MGM National Harbor offers a much different perspective.
The project is attached to the 150-acre National Harbor development, a mixed-used retail, dining, residential and hotel complex built by the Peterson Cos. of Fairfax, Va. The site once housed a rock and gravel quarry along the Potomac River.
Today, more than 5,000 people work in National Harbor and the location draws 8 million to 10 million annual visitors. The 2,000-room Gaylord National has nearly 500,000 square feet of meeting space. The development has a water taxi service that ferries visitors to and from the National Mall in Washington; historic Alexandria, Va.; Georgetown; and Washington Nationals baseball games.
Adding a facility like MGM National Harbor was the reason developers fought long and hard to win Maryland’s sixth — and last — gaming license.
Stifel Nicolaus Capital Markets gaming analyst Steve Wieczynski said the resort has the potential to be one of the top-producing regional gaming facilities in the United States. He predicted MGM National Harbor will produce annual cash flow of $175 million to $250 million.
Wieczynski could be described as a fan for the development, but rightfully so. His office in Baltimore is less than an hour’s drive from the site. The proximity offers Wieczynski a healthy understanding of the highly competitive market that surrounds the Washington Beltway.
“We like the fact National Harbor sits within 10 miles of downtown D.C. and will be the closest gaming asset to that market,” Wieczynski told investors last month after touring the MGM site.
The region’s gaming environment is competitive. The northern Virginia area is filled with potentially lucrative gaming customers. Those players travel to Atlantic City, or head to casinos in West Virginia (Penn National Gaming’s Charlestown Races), or Baltimore (Cordish Cos.’ Maryland Live! and Caesars Entertainment Corp.’s Horseshoe Casino Baltimore).
“Given MGM’s track record of catering to high-end players and having upscale assets in Las Vegas and Macau, we believe MGM will have the upper hand of attracting some of these players to the new facility,” Wieczynski said.
Susquehanna International Group gaming analyst Rachael Rothman agreed that MGM National Harbor, which will have a 4,800-space parking garage and a restaurant lineup that matches the company’s Strip casinos, will be a preferred destination for the affluent population bases in Virginia and Maryland.
The development has 3.8 million people living within a 25-mile radius. Another 7.1 million people live within 50 miles of the site.
Wieczynski expects MGM to cross-market National Harbor with the company’s Strip resorts, such as Bellagio, MGM Grand, Mandalay Bay and Aria.

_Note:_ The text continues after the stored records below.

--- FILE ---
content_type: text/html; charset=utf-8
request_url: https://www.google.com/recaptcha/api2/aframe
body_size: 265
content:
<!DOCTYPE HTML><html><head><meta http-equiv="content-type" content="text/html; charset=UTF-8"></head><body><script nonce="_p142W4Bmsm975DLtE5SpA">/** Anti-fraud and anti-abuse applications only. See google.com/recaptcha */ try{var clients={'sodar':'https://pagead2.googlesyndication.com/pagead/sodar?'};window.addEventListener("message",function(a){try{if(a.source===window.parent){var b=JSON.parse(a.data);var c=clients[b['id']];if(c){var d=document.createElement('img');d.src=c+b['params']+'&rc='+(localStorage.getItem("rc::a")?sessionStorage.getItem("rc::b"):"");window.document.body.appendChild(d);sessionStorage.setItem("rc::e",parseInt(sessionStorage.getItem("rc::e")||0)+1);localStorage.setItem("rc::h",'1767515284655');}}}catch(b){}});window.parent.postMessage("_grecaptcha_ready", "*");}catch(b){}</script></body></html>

Even with the $1.2 billion price and Maryland’s excessive gaming tax rate — 61 percent on slot machine revenue and 21 percent on table game winnings — the analyst believes the property will generate at least a 20 percent return on investment.
“We typically aren’t proponents of regional assets, which call for significant capital commitments given the lackluster returns and potential cannibalization most of these properties can witness,” Wieczynski said. “However, we believe MGM’s National Harbor property will be able to generate above average returns.”
Meanwhile, MGM Resorts continues to review the REIT proposal suggested by New York hedge fund Land and Buildings Investment Management, which owns less than 1 percent of the company’s stock.
The activist investment group believes MGM Resorts can reduce its debt by $5 billion and increase its valuation by moving its casinos and land holdings into a publicly traded REIT and leasing back its casinos.
Where National Harbor and Springfield fit into this equation is unclear.
Union Gaming Group analyst Chris Jones said the market ignores the earning potential of MGM Resorts’ regional gaming portfolio. The stock prices in other regional companies trade at elevated multiples.
“The investment community today assigns little if any value to MGM’s regional casinos, with some investors still unaware of the strength of MGM’s regional operations,” Jones said.